To me, the most important thing is temperature compensation, as the voltage range in an area like the NE where we have four solid seasons is over 1.5V depending upon ambient temperature. Most cheap junior and HF type chargers dont temperature compensate. So they overcharge above roughly 75F, and undercharge below, like in the winter when it is more important. The lower the SOC, the higher the freezing point of the electrolyte. It doesnt take much to get the freezing point into the 20-27F range...


You are obviously a smart guy, but I am curious as to why you think the presence of a high voltage charge is the only way to remove sulfate crystals? High voltage charges can actually mess with vehicle electronics, harm batteries if not compensated for and was the basic method used in the 50's (yes the delivery method has been adjusted). Frequency pulsing dissolves the crystals and causes no excessive heat. I have yet to see an Xtreme charger over charge any battery. The microprocessor inside does all the work and since voltage never spikes above 14.8V and the unit continually tests the battery it cannot overcharge a battery.

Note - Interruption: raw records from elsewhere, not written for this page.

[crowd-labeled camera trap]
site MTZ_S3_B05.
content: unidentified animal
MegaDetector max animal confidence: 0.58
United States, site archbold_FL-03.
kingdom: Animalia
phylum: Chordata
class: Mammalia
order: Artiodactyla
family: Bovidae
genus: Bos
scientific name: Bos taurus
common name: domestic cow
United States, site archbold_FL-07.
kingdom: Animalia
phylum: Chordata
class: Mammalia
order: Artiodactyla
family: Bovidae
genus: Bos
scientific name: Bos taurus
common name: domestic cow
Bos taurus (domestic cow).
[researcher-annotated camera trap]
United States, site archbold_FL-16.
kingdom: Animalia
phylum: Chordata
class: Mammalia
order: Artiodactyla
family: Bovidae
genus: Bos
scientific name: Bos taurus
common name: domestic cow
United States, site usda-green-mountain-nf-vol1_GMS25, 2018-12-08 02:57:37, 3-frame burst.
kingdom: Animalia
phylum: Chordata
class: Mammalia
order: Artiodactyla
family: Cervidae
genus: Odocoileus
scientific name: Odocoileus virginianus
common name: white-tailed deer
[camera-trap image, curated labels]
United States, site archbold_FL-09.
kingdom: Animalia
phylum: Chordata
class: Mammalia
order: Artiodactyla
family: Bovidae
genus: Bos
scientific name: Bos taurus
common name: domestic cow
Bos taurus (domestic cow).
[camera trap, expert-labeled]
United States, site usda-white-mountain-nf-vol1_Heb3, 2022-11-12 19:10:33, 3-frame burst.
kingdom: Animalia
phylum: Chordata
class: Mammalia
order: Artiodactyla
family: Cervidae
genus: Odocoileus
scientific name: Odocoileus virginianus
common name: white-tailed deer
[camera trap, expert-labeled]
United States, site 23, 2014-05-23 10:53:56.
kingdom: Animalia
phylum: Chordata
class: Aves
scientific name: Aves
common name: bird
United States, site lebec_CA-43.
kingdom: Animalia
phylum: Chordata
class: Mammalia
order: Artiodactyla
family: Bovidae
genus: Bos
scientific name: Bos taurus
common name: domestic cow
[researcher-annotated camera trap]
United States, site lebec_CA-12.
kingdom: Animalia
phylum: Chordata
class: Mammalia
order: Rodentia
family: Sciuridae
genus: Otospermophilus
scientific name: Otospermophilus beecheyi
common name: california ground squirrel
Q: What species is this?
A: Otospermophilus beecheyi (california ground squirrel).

The Battery Minder desulphating chargers that use both frequency based pulsing and voltage pulsing require a temperature compensation control (i.e. model BM12248) because they can overcharge based on ambient temperatures. That is solely due to the voltage spikes that average 18-22V, but I have been told can reach into the 40V range. These chargers work pretty good and would be #2 on my list behind PulseTech chargers. [We do not even consider CTEK a desulphating charger. Several years ago we pointed out our findings to them and they purchased some of the competition’s chargers to compare results…a couple months later we got the cold shoulder and the president of the company never replied to us again. We were hoping they would prove us wrong and send a detail comparison chart, but I guess the lack thereof indicates they did not stand up well to the head to head competition.]
 
Originally Posted By: ImpactBattery
Avoid CTEK Chargers if you plan on desulfating. You will be disapointed. Plus the charge is not as "rich" as or PulseTech, for example. The batteries left on a CTEK will fall from their peak voltage of 12.8-12.9 in days. If you use one of the others the peak voltage will be 13.0-13.2 and last for several weeks. CTEK is no better than Battery Tender.


100% SOC is not 13.0-13.2 That is a surface charge.